Über einstimmigen Geschäftsordnungsbeschluss schlossen die Eigentümer die Teilnahme eines Rechtsanwalts für den schwer behinderten Eigentümer an der Versammlung aus. Alle Beschlüsse wurden daraufhin von diesem Eigentümer angefochten, in allen Instanzen mit Erfolg.
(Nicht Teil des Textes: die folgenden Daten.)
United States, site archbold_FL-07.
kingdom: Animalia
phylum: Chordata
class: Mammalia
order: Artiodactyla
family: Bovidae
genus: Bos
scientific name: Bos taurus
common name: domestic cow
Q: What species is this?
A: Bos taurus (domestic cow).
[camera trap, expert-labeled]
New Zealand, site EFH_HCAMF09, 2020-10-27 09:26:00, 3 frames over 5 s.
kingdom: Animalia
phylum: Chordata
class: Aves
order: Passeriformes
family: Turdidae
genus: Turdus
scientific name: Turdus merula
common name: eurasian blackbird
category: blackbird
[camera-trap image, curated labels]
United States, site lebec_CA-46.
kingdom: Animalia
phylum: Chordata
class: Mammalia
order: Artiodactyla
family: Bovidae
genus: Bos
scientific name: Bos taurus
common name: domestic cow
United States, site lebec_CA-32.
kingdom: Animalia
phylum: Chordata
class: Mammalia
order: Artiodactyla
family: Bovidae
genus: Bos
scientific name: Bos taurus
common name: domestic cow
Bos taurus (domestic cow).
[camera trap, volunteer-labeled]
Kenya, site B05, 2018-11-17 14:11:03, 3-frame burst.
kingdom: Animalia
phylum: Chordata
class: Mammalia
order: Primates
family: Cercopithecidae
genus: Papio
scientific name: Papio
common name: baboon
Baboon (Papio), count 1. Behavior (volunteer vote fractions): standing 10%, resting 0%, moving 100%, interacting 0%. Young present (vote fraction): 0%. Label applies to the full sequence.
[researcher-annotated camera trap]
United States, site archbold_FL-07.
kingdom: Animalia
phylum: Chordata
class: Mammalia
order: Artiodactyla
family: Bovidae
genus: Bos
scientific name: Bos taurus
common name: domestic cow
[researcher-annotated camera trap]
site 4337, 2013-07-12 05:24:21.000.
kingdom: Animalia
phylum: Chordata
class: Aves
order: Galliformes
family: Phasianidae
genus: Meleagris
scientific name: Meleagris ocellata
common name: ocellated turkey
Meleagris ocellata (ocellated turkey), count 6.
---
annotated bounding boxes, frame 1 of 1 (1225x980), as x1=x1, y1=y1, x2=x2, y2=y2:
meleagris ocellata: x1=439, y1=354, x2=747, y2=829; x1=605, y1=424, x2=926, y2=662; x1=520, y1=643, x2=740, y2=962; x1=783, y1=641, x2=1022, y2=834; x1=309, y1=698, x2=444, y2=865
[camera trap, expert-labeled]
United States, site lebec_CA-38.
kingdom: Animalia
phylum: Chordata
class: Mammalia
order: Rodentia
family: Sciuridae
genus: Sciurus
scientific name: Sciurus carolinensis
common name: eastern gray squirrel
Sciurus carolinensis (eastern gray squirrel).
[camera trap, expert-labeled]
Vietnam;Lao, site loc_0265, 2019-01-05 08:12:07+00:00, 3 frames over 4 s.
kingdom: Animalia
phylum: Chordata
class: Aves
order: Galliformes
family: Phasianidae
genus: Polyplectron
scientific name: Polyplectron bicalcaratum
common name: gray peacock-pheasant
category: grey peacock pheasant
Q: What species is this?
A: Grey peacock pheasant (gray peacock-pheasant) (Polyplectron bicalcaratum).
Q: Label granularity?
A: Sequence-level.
2. Nach herrschender Rechtsmeinung ist davon auszugehen, dass eine in der Teilungserklärung enthaltene Beschränkung der Vertretung nur durch Ehegatten, den Verwalter oder einen anderen Wohnungseigentümer der Gemeinschaft grundsätzlich zulässig ist, dass es aber im Einzelfall aufgrund besonderer Umstände der Eigentümergemeinschaft nach Treu und Glauben ( § 242 BGB) verwehrt sein kann, sich auf eine solche einschränkende Regelung der Teilungserklärung zu berufen, Ausnahmen also zuzulassen sind (vgl. BGHZ 99, 90; WE 93, 165; a.A. Weitnauer/Lüke, 8. Aufl., Rn. 16 zu § 25). Von einer solchen Ausnahme ist vorliegend auszugehen, wenn auch die Ehefrau zur Vertretung aus gesundheitlichen Gründen nicht in der Lage ist, die Wohnungseigentümer mit den übrigen Mitgliedern der Gemeinschaft völlig zerstritten sind und erst unmittelbar vor der Versammlung ein neuer Verwalter bestellt worden ist, den der verhinderte Eigentümer (noch) nicht kennt. Dann muss eine Eigentümerseite die Möglichkeit haben, sich anderweit durch Dritte vertreten zu lassen. Ein Eigentümer hat Anspruch darauf, dass er sich jedenfalls von einer ihm "vertrauten"Person oder Verwaltungsgesellschaft vertreten lassen kann und nicht gezwungen ist, eine dritte Person, die ihm völlig fremd ist, mit seiner Vertretung zu beauftragen. Allerdings wird für zukünftige Versammlungen die Beauftragung des Verwalters mit seiner Vertretung nicht ohne weiteres für ihn unzumutbar sein, wenn keine weiteren besonderen Umstände hinzutreten, die auch insoweit einer Vertretung durch den Verwalter entgegenstehen.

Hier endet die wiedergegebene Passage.